How political should you be online?

Your right to vote is important – but should you share it on your Instagram? 

One Instagram Live, five Snapchats and 30 pictures later – it's official. We all know that TODAY IS ELECTION DAY. 

From cheesy shots outside the polling stations to the must-have  'I voted' filter, there is no escaping poll day fever. It's only noon and you already know how you  neighbour, your ex and your boss have #voted. But your favourite blogger? Would it sway you to know how they cast their vote? Or would them talking about leaders lead you to click unfollow?  Perhaps, you find their political musings #offbrand – hey blogger! We want more tagged jeans not Jeremy memes! 

While scrolling through Insta yesterday, I noticed that a young writer I follow had posted the exact image I shared on the Two Birds account. The difference between hers and mine? She'd added an emotive but well informed caption – and the trolls came crawling. "Can't believe you just used your page to get political," said one,  while another raged:  "I'm all for opinions, I'm the most opinionated guy out there, but political opinions on a page on which your trying to build a business platform or brand????????? If I see it that way, many others will too."

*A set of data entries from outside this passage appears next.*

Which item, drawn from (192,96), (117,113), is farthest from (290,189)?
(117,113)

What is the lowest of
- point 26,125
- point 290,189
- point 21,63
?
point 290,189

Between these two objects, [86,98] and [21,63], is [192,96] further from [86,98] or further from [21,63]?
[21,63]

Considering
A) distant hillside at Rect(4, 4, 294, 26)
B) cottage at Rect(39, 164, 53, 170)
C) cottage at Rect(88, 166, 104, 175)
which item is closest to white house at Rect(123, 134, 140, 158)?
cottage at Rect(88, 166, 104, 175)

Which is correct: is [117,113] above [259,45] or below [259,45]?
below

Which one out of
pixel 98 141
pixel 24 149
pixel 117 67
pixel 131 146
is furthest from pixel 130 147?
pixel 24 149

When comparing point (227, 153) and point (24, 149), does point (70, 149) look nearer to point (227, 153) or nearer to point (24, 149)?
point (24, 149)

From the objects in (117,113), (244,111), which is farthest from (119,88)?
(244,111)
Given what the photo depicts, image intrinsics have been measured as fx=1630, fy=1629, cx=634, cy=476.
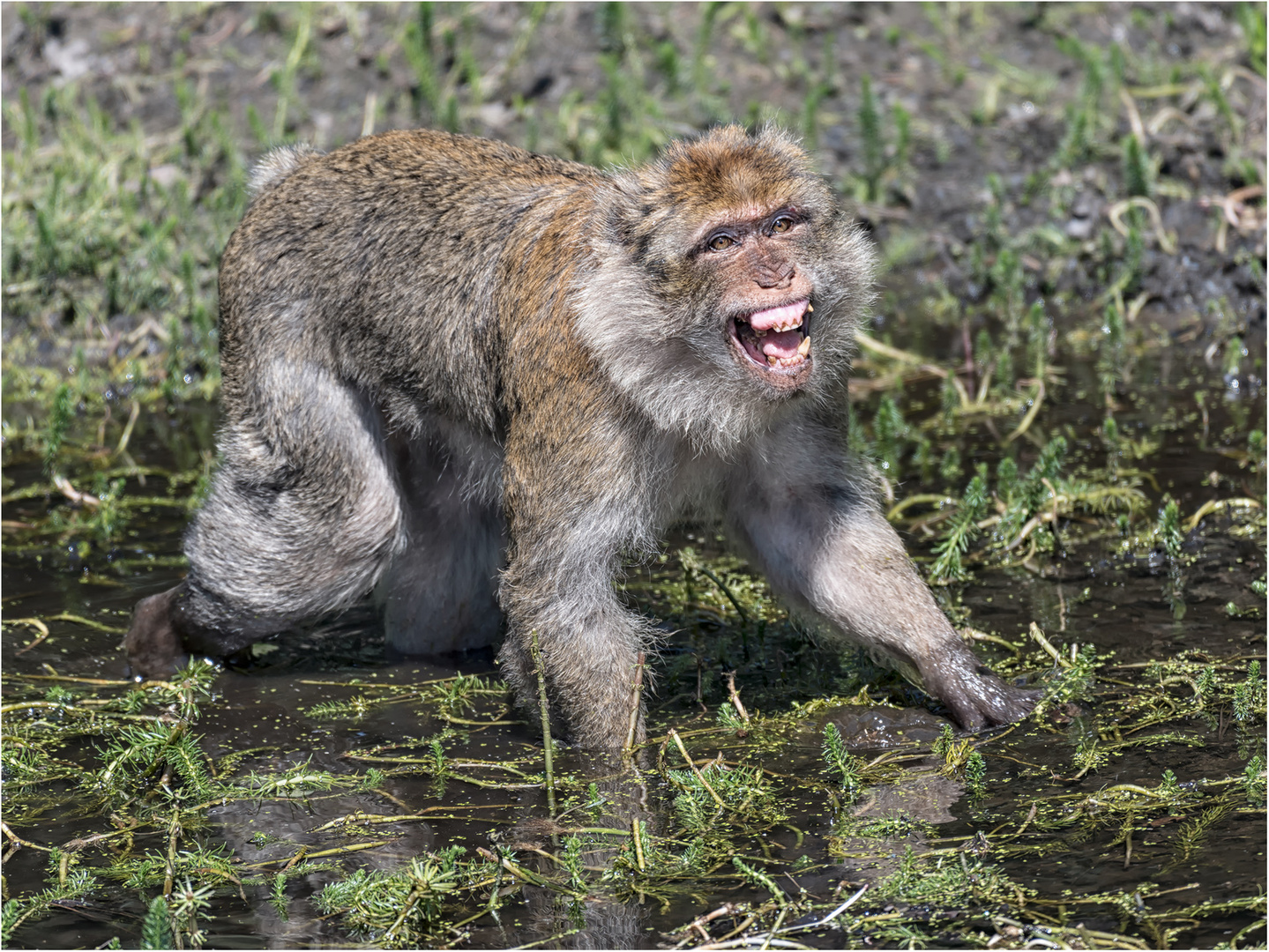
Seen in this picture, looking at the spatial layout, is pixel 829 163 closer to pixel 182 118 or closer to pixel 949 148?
pixel 949 148

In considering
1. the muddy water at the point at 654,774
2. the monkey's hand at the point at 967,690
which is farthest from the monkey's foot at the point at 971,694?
the muddy water at the point at 654,774

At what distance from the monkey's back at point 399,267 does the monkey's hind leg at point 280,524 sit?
132mm

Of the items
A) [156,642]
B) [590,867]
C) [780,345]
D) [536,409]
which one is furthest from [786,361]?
[156,642]

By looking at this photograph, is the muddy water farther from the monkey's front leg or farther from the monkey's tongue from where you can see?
the monkey's tongue

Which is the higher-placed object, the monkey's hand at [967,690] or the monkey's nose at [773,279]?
the monkey's nose at [773,279]

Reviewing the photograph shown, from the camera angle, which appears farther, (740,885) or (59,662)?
(59,662)

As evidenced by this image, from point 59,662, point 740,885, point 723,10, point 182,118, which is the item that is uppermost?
point 723,10

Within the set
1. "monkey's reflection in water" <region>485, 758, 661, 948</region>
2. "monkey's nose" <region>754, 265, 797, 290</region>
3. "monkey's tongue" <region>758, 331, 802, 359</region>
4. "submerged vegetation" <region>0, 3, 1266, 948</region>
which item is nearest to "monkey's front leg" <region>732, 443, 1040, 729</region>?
"submerged vegetation" <region>0, 3, 1266, 948</region>

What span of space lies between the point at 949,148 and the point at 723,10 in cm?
249

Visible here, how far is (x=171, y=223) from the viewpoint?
11.0 m

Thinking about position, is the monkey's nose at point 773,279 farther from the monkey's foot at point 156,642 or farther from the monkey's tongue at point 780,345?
the monkey's foot at point 156,642

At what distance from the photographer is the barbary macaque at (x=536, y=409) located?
538cm

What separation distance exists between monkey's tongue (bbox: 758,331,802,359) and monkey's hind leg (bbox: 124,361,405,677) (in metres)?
1.99

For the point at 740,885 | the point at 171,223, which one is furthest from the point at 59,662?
the point at 171,223
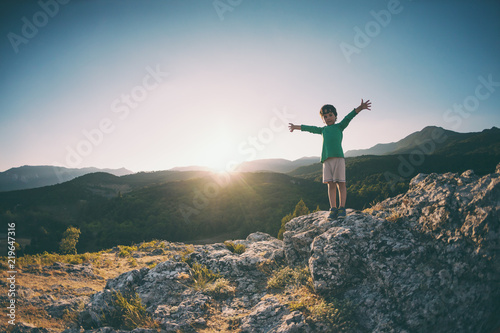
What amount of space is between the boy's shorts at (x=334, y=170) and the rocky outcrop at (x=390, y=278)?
1291 millimetres

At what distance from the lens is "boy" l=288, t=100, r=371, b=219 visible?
5777 millimetres

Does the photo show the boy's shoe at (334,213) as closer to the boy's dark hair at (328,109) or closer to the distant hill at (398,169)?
the boy's dark hair at (328,109)

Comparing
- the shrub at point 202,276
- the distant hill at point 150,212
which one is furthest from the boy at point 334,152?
the distant hill at point 150,212

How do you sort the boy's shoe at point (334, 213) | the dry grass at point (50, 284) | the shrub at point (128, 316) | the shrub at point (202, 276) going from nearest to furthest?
the shrub at point (128, 316) < the dry grass at point (50, 284) < the boy's shoe at point (334, 213) < the shrub at point (202, 276)

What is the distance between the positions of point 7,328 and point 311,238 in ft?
26.0

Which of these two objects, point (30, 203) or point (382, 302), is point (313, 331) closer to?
point (382, 302)

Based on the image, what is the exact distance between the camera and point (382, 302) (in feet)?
14.3

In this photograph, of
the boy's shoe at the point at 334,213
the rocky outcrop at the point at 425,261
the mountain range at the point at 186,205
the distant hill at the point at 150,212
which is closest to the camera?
the rocky outcrop at the point at 425,261

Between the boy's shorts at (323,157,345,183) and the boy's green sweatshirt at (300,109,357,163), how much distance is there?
0.14 meters

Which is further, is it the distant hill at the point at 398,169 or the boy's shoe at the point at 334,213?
the distant hill at the point at 398,169

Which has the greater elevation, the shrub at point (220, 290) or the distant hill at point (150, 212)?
the shrub at point (220, 290)

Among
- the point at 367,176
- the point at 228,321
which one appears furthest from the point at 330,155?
the point at 367,176

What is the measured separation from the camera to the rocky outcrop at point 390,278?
395 cm

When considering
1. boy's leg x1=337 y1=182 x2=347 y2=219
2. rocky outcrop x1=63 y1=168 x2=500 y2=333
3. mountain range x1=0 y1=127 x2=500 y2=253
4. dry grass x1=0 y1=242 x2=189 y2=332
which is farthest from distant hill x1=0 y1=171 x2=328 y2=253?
boy's leg x1=337 y1=182 x2=347 y2=219
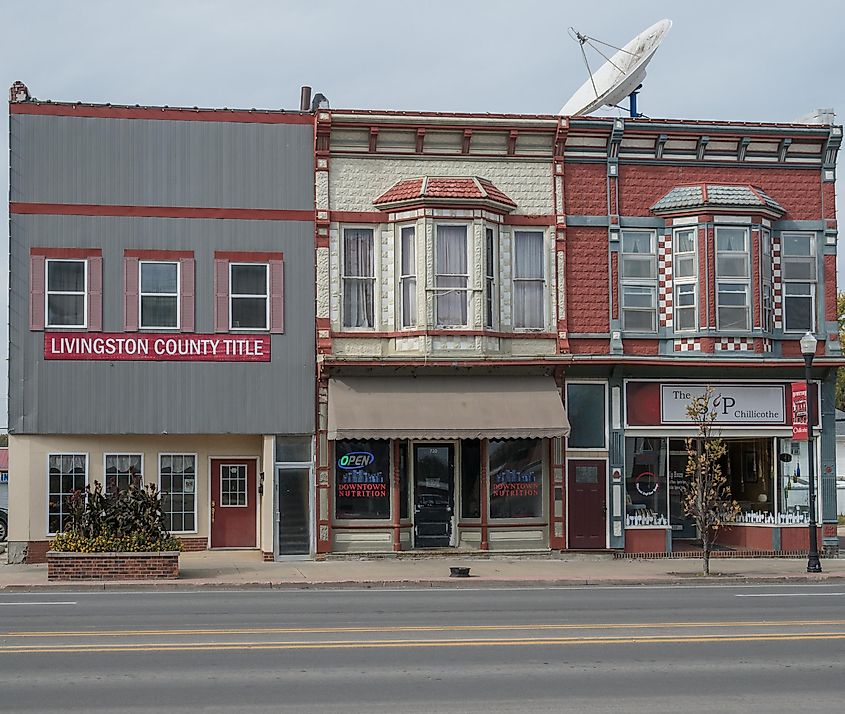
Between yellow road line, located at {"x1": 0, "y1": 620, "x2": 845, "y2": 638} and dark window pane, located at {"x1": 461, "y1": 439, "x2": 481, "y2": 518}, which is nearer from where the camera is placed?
yellow road line, located at {"x1": 0, "y1": 620, "x2": 845, "y2": 638}

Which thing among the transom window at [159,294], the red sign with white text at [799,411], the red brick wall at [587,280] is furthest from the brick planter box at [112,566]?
the red sign with white text at [799,411]

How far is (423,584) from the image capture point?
72.2ft

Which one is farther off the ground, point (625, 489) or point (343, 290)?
point (343, 290)

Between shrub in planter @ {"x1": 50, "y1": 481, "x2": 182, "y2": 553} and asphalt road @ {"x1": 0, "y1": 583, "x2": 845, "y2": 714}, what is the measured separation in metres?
2.53

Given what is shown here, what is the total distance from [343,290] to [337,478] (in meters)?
4.00

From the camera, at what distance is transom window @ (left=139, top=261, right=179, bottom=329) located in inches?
1011

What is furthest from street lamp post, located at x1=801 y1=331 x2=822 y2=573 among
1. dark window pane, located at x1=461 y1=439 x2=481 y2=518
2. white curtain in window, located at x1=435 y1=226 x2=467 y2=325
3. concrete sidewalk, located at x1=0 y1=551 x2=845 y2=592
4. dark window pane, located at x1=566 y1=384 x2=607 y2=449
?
white curtain in window, located at x1=435 y1=226 x2=467 y2=325

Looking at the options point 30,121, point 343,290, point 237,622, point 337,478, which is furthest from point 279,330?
point 237,622

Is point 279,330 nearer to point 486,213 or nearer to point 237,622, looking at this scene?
point 486,213

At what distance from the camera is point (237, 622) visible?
632 inches

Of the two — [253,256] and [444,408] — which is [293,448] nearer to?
[444,408]

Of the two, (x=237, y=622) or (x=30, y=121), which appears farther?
(x=30, y=121)

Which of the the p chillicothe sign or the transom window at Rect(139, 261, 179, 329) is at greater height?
the transom window at Rect(139, 261, 179, 329)

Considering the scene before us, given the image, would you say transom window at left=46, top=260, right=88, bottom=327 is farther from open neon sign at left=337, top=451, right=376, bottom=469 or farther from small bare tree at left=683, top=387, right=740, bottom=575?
small bare tree at left=683, top=387, right=740, bottom=575
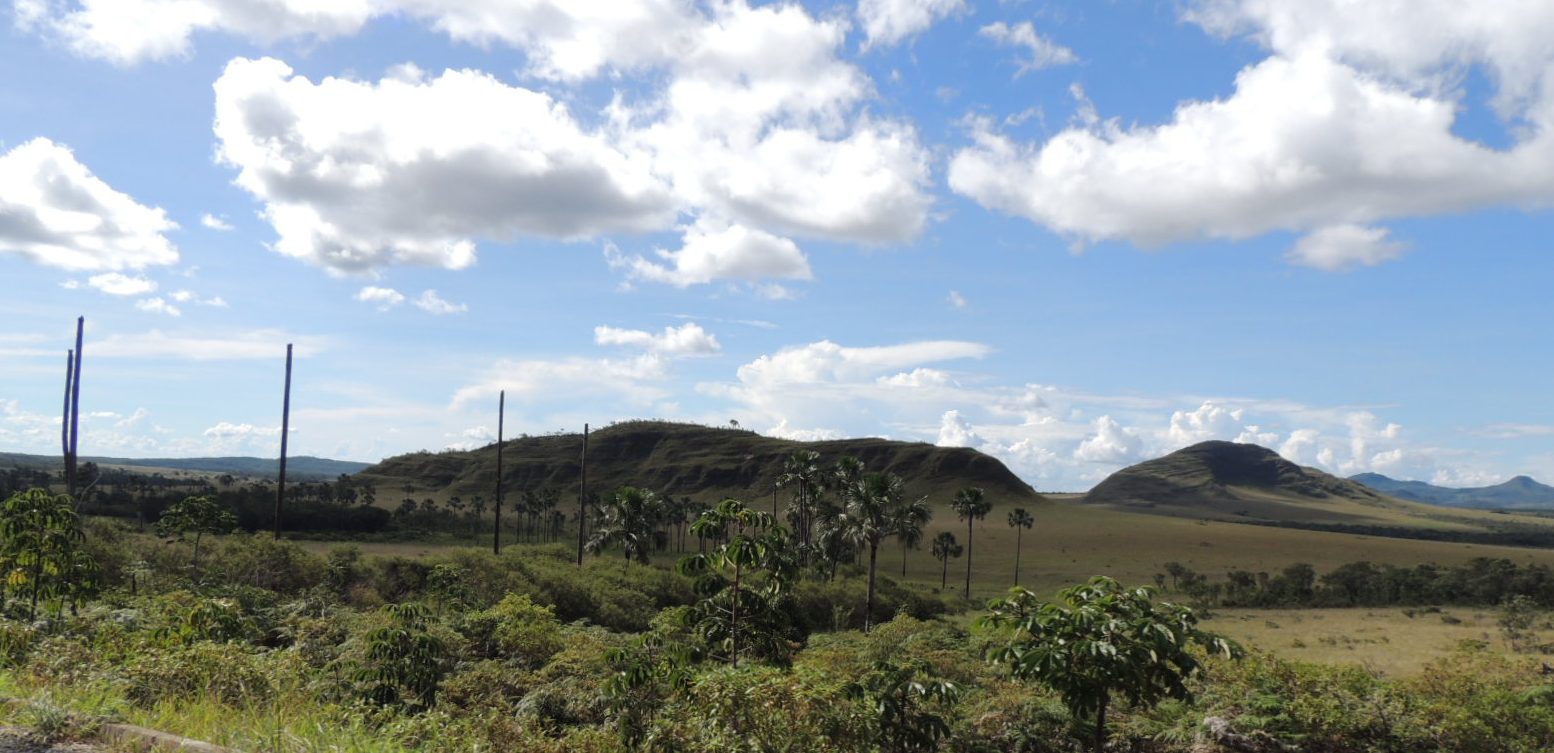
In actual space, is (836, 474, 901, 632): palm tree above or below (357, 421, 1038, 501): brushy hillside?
above

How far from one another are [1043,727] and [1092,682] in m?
10.3

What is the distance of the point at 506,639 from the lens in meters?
19.1

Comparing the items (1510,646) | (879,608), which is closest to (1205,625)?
(1510,646)

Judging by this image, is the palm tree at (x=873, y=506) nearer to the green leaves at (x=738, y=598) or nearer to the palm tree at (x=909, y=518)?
the palm tree at (x=909, y=518)

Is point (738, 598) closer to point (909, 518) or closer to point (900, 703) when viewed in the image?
point (900, 703)

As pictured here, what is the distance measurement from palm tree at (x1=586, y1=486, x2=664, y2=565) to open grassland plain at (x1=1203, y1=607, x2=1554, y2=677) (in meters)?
36.5

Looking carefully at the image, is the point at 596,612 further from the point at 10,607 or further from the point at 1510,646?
the point at 1510,646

Now this girl is fairly new to the media industry, and like many of us, she's chosen to use Instagram as a platform to promote her work and her passions. It seemed totally understandable that this would be the place for her to discuss her political opinions. If she can't, as one of her friends asked, post opinions on her page, "where the f*** can you?"

But as the number of trolls trebled, I understood why she soon deleted the post.  

For some,  trolls are not the only concern. Influencers who rely on their following to secure them lucrative deals – and losing followers can translate to losing money in the bank. 

One blogger friend has mentioned to me in the past that whenever she shares her political views on Insta, she'll lose a handful of followers. Her response 'bye Felicia!' Authenticity is a big part of her brand and one of the reasons I have so much respect for her as a blogger and a friend. She doesn't lose sleep when the follower count drops. Odds are, she'll wake up with ten times more who appreciate her honesty and sass.  

But for younger, more naive bloggers seeking to build a brand, it's not so clear cut. Although oversharing can be part of their job, it can also come at a cost. You only have to look to celebrities like Lena Dunham and Angelina Jolie – who have been widely criticised in the press for sharing their political ventures – to understand why some brands chose to keep mum. 

But do you know what? F*** that! Fear of losing followers, losing money, losing popularity shouldn't be enough to stop people from using their personal accounts as platforms. Why should your little space on the internet be any different from the space you occupy in your classroom, or at the water cooler? If you wouldn't shy away from talking politics over a pint, why not share them over social media. If you choose to live your life publicly, any platform is the right platform. This is just another tool to have your voice heard. 

As another friends said: "I share where I buy my shoes, what hotels I stay at. It would be wholly inauthentic – and seedy  – to silence my political views simply because I'm not making money from them." 

Who knows  – maybe time the next election rolls around we'll be seeing #spon #ad alongside political postings. And how would you feel about that? I say, let's put it to a vote.